What is the domain of \( \left(\frac{f}{g}\right)(x) \) ? \[ f(x)=-4 x+2 \] \( g(x)=5 x+2 \) All real numbers All real numbers except \( -\frac{2}{5} \) All real numbers except \( \frac{2}{5} \) All real numbers except \( -\frac{5}{2} \)

To find the domain of \( \left(\frac{f}{g}\right)(x) \), we must consider where the function \( g(x) \) is not equal to zero, since division by zero is undefined. Now, we can set up the equation \( g(x) = 5x + 2 \) and solve for \( x \) when it equals zero: \[ 5x + 2 = 0 \] \[ 5x = -2 \] \[ x = -\frac{2}{5} \] Thus, the domain of \( \left(\frac{f}{g}\right)(x) \) is all real numbers except \( -\frac{2}{5} \).
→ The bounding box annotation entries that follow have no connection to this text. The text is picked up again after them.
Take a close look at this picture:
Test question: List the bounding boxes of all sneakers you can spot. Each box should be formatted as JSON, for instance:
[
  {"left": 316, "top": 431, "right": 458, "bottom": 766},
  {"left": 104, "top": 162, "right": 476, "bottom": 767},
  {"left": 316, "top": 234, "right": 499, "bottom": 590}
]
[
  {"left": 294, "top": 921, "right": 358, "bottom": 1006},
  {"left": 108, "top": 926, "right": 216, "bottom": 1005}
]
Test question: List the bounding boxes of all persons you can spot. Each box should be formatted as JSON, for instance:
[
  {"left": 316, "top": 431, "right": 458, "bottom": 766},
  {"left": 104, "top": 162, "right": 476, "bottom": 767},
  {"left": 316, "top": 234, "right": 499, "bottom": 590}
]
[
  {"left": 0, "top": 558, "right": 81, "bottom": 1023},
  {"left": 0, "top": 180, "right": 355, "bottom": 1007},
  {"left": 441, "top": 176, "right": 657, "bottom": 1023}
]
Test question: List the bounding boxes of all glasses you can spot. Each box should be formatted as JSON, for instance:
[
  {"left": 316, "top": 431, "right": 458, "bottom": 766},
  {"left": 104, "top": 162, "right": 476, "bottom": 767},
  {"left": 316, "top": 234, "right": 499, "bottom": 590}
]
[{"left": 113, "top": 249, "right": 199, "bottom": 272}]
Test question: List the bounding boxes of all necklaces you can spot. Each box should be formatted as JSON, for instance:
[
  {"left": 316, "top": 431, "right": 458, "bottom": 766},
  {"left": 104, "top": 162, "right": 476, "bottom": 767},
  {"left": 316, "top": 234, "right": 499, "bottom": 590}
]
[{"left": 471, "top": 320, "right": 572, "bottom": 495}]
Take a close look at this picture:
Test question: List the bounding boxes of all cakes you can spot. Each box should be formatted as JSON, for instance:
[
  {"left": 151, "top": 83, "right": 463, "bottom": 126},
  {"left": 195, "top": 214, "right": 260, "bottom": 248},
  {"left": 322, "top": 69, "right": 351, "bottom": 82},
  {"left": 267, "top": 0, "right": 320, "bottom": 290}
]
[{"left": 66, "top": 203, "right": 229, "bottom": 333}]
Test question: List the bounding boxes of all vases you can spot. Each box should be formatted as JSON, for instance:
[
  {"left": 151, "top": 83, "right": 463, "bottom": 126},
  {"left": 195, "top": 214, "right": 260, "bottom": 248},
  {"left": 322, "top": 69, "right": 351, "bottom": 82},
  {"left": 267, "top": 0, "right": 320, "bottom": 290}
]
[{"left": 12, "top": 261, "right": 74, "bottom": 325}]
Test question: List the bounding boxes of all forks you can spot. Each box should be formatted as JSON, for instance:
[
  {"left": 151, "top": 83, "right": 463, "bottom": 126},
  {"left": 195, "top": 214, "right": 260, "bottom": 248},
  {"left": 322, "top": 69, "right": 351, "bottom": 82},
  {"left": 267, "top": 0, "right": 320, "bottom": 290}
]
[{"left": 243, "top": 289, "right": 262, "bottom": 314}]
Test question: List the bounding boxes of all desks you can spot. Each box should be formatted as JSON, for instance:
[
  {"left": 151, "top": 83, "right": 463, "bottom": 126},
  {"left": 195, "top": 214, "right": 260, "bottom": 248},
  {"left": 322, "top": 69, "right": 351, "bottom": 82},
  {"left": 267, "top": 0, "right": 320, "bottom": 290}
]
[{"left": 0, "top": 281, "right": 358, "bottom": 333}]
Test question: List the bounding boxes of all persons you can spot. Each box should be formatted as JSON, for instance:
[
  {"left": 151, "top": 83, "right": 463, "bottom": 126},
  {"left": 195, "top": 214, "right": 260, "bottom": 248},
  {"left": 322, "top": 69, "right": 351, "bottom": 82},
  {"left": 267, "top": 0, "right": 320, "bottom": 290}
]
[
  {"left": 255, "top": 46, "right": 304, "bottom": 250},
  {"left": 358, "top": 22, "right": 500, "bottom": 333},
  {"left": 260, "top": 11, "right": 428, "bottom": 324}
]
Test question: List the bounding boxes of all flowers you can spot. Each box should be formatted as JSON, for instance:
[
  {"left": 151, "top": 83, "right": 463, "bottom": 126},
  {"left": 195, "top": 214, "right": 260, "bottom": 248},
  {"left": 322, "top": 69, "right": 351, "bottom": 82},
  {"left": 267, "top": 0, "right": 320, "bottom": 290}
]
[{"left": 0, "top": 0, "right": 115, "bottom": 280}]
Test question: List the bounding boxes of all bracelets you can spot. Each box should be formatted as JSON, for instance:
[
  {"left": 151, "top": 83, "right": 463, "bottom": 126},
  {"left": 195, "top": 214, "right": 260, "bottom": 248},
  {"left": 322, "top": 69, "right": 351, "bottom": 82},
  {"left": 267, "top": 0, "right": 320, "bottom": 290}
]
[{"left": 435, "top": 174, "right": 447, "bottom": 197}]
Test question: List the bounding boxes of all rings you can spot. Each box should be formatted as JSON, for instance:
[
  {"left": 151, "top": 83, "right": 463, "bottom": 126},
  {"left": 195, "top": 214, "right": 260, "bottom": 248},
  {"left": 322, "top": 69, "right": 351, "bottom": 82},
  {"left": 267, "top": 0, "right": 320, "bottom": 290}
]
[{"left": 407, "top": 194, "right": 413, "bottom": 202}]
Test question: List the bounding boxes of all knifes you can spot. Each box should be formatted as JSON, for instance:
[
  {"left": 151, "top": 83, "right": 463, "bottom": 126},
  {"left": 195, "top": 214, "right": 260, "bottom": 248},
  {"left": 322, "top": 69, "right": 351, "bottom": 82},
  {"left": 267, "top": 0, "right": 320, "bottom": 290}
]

The correct answer is "All real numbers except \( -\frac{2}{5} \)." --- Now, if you ever find yourself grappling with domains, remember that the key players are the denominators! Just like your favorite superhero can't save the day if their powers are negated, your functions can't operate when division leads to zero. In practical scenarios, think about how domains apply in fields such as engineering, where understanding restrictions on variables is critical for designing safe structures. If a calculation suddenly requires an undefined value, it’s like trying to fit a square peg into a round hole—definitely not going to work!